____ Provided material

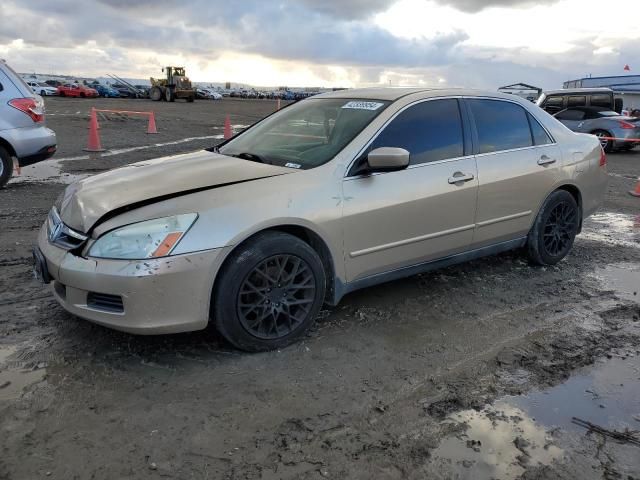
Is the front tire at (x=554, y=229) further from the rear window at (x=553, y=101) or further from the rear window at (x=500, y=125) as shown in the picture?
the rear window at (x=553, y=101)

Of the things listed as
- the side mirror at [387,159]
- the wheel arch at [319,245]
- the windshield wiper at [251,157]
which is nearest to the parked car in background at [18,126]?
the windshield wiper at [251,157]

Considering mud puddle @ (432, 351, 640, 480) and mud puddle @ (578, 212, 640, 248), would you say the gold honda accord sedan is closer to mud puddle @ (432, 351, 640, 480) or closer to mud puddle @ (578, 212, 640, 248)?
mud puddle @ (432, 351, 640, 480)

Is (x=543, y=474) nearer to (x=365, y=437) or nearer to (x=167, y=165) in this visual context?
(x=365, y=437)

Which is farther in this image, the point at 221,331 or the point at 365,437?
the point at 221,331

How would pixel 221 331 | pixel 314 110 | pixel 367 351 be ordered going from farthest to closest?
1. pixel 314 110
2. pixel 367 351
3. pixel 221 331

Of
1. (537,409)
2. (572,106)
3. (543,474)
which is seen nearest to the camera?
(543,474)

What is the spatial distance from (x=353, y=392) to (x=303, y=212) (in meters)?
1.09

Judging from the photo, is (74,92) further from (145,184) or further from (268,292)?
(268,292)

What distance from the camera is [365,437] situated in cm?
262

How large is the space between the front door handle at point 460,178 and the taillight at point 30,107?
21.6 feet

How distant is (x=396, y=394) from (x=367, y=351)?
0.51 metres

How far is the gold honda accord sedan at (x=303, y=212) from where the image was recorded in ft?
10.0

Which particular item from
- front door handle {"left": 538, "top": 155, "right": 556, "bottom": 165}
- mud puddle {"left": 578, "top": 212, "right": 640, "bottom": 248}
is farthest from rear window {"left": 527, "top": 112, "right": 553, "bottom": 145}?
mud puddle {"left": 578, "top": 212, "right": 640, "bottom": 248}

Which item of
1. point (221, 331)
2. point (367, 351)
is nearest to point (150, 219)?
point (221, 331)
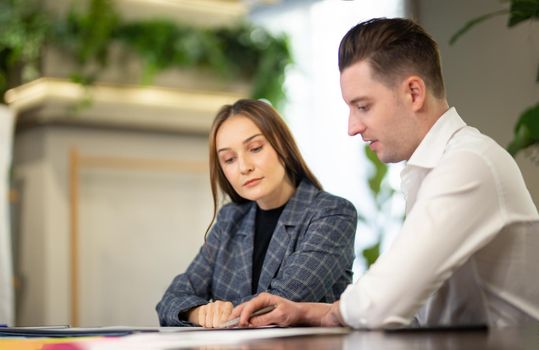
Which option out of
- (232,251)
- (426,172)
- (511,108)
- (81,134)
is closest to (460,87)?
(511,108)

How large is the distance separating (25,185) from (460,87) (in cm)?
380

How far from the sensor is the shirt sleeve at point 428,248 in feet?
5.03

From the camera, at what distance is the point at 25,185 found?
585 cm

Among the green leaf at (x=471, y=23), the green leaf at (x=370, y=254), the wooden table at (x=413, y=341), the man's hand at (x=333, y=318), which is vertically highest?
the green leaf at (x=471, y=23)

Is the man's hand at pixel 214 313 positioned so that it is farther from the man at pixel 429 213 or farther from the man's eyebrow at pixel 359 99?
the man's eyebrow at pixel 359 99

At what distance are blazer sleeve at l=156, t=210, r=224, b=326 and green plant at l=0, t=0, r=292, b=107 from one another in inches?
129

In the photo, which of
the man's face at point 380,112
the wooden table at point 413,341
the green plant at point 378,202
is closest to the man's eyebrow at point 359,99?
the man's face at point 380,112

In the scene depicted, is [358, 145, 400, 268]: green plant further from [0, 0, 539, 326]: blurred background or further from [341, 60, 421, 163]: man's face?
[341, 60, 421, 163]: man's face

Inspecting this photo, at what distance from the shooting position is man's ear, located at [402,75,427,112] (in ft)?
5.90

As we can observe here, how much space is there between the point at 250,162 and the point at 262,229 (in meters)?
0.24

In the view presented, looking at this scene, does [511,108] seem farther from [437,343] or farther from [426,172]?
[437,343]

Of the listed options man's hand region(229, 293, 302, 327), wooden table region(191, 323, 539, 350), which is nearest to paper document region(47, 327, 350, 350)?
wooden table region(191, 323, 539, 350)

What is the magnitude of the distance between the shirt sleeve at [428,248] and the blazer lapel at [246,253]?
3.13 feet

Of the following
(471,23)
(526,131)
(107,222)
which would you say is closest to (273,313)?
(526,131)
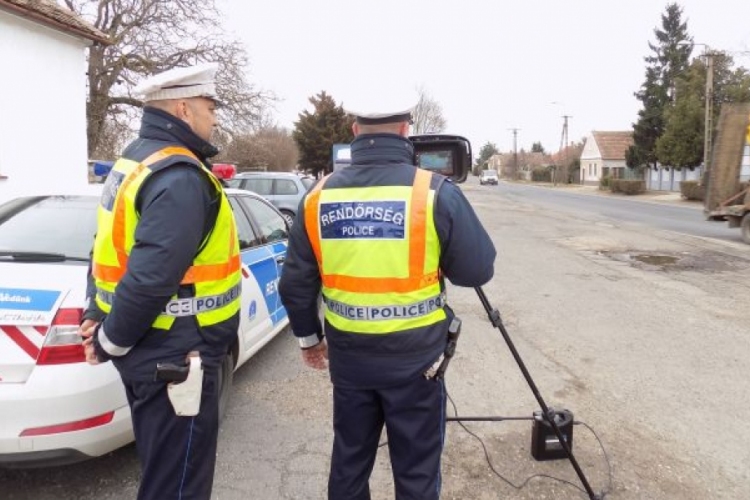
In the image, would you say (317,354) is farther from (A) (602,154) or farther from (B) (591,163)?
(B) (591,163)

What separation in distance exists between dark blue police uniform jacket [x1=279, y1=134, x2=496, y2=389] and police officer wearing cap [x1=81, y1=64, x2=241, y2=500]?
358 millimetres

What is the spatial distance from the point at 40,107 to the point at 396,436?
13420mm

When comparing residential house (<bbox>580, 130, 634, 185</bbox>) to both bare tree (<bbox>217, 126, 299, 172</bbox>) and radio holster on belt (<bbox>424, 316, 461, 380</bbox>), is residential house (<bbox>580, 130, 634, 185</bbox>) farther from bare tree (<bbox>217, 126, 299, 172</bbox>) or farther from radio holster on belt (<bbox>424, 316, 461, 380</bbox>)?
radio holster on belt (<bbox>424, 316, 461, 380</bbox>)

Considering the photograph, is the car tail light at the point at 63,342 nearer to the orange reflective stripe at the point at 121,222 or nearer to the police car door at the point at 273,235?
the orange reflective stripe at the point at 121,222

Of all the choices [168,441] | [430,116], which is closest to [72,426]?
[168,441]

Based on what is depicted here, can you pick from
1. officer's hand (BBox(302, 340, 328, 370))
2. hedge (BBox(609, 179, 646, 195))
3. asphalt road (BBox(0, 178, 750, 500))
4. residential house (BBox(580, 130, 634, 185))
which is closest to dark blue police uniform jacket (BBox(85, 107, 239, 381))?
officer's hand (BBox(302, 340, 328, 370))

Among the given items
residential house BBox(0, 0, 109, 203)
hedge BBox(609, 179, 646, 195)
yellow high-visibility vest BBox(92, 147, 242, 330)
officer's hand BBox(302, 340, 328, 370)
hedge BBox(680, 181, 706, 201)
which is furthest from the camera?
hedge BBox(609, 179, 646, 195)

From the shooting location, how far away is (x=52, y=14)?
1249cm

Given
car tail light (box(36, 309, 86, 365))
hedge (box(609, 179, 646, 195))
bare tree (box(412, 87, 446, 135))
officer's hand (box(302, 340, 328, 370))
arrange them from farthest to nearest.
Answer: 1. bare tree (box(412, 87, 446, 135))
2. hedge (box(609, 179, 646, 195))
3. car tail light (box(36, 309, 86, 365))
4. officer's hand (box(302, 340, 328, 370))

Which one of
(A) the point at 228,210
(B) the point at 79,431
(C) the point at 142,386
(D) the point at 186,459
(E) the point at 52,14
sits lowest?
(B) the point at 79,431

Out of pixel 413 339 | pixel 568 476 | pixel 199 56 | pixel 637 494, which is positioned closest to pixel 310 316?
pixel 413 339

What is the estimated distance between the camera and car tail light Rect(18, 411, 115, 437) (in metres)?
2.48

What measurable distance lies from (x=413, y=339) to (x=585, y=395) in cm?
257

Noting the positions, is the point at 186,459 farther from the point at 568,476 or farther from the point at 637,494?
the point at 637,494
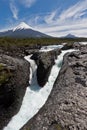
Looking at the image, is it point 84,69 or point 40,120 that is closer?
point 40,120

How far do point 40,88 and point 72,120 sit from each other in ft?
54.6

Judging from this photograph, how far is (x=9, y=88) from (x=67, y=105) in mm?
11553

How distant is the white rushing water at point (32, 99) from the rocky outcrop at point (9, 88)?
1.00m

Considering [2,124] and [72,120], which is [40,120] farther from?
[2,124]

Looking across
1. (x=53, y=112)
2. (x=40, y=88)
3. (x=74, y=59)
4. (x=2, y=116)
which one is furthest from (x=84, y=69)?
(x=2, y=116)

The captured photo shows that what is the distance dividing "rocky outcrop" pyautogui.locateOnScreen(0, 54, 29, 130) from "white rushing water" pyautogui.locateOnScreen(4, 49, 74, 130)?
1.00 meters

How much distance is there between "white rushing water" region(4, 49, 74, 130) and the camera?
4500 cm

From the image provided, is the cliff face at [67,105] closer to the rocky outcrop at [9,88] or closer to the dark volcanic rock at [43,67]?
the dark volcanic rock at [43,67]

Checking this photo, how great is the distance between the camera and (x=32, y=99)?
162 ft

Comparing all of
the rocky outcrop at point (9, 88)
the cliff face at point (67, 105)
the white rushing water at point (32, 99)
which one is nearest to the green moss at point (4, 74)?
the rocky outcrop at point (9, 88)

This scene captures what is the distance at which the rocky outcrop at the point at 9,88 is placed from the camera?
149 feet

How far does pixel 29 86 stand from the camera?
52812mm

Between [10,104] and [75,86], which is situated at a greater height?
[75,86]

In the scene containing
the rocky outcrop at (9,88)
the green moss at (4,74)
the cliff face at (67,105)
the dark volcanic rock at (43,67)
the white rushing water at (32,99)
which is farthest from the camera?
the dark volcanic rock at (43,67)
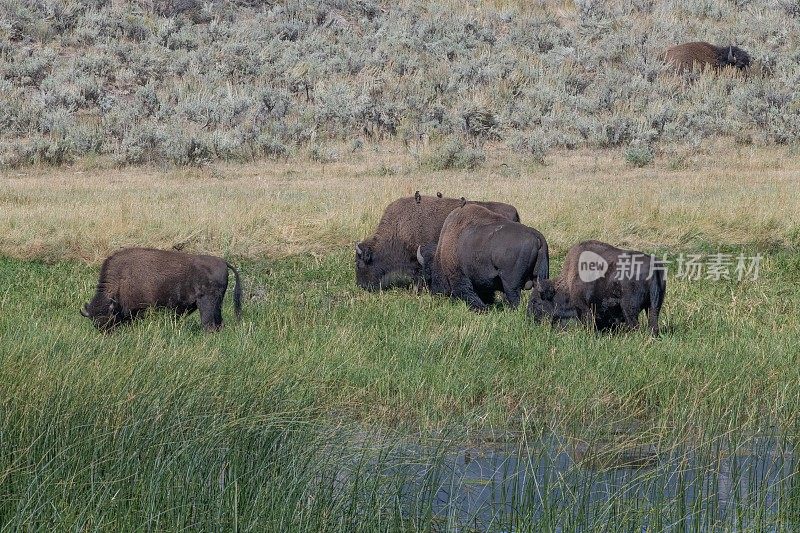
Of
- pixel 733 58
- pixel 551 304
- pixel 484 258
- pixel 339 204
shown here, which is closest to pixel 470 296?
pixel 484 258

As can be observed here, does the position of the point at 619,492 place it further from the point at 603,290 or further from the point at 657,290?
the point at 603,290

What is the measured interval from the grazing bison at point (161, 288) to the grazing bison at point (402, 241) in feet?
10.8

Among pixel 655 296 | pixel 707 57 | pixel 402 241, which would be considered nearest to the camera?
pixel 655 296

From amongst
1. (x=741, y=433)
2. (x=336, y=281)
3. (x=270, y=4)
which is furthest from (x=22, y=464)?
(x=270, y=4)

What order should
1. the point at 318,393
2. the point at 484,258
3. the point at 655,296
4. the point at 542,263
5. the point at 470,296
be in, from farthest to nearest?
the point at 470,296 < the point at 484,258 < the point at 542,263 < the point at 655,296 < the point at 318,393

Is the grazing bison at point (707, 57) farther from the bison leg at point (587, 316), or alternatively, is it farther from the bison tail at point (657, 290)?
the bison tail at point (657, 290)

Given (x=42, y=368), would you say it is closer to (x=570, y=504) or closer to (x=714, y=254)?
(x=570, y=504)

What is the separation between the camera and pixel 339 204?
15969 mm

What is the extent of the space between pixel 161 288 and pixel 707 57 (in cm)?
2405

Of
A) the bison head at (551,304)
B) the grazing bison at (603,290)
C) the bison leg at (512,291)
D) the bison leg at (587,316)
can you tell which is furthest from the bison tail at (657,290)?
the bison leg at (512,291)
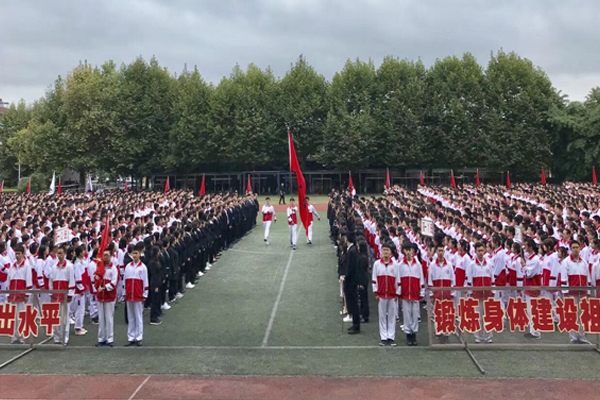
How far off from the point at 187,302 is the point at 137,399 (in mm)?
5587

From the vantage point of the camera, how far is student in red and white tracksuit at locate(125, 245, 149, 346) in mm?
9461

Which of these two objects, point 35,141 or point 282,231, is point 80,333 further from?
point 35,141

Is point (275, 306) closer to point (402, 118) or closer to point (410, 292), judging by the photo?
point (410, 292)

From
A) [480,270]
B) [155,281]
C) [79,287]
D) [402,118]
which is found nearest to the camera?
[480,270]

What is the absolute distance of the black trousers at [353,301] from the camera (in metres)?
10.2

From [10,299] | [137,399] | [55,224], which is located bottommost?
[137,399]

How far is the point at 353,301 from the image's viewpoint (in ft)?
33.7

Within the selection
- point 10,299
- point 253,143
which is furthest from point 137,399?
point 253,143

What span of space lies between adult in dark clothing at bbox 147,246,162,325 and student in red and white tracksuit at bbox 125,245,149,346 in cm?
128

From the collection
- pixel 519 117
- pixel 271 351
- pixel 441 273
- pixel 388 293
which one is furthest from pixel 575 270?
pixel 519 117

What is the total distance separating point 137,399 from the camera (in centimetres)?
722

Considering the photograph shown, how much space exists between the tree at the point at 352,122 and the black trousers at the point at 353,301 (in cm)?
3498

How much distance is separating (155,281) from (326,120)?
Answer: 37.5 m

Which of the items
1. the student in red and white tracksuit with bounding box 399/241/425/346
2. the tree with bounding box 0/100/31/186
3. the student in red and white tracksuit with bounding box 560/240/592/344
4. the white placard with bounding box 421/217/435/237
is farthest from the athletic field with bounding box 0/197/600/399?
the tree with bounding box 0/100/31/186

________

§ **What you have to do**
Copy out the listing above, starting at the line that contains "At what distance are" and ending after the line that contains "358 millimetres", with both of those lines included. Leave the pictures out of your copy.

§ **Solved exercise**
At what distance are blazer sleeve at l=156, t=210, r=224, b=326 and green plant at l=0, t=0, r=292, b=107 from one another in inches?
129

In the photo, which of
the man's face at point 380,112
the wooden table at point 413,341
the green plant at point 378,202
is closest to the man's eyebrow at point 359,99?
the man's face at point 380,112

In the scene depicted, is [358, 145, 400, 268]: green plant further from [0, 0, 539, 326]: blurred background or further from [341, 60, 421, 163]: man's face?
[341, 60, 421, 163]: man's face

Inspecting this photo, at what distance from the shooting position is man's ear, located at [402,75,427,112] (in ft)?
5.90

As we can observe here, how much space is there between the point at 250,162 and the point at 262,229 (in meters)?
0.24

In the view presented, looking at this scene, does [511,108] seem farther from [437,343] or farther from [426,172]?
[437,343]

Of the listed options man's hand region(229, 293, 302, 327), wooden table region(191, 323, 539, 350), which is nearest to paper document region(47, 327, 350, 350)?
wooden table region(191, 323, 539, 350)

What is the magnitude of the distance between the shirt sleeve at [428,248] and the blazer lapel at [246,253]?
3.13 feet

Of the following
(471,23)
(526,131)
(107,222)
which would you say is closest to (273,313)?
(526,131)
In the image, would you say (317,354) is farther from (A) (602,154) or farther from (B) (591,163)?
(B) (591,163)

What separation in distance exists between dark blue police uniform jacket [x1=279, y1=134, x2=496, y2=389] and police officer wearing cap [x1=81, y1=64, x2=241, y2=500]?
358 millimetres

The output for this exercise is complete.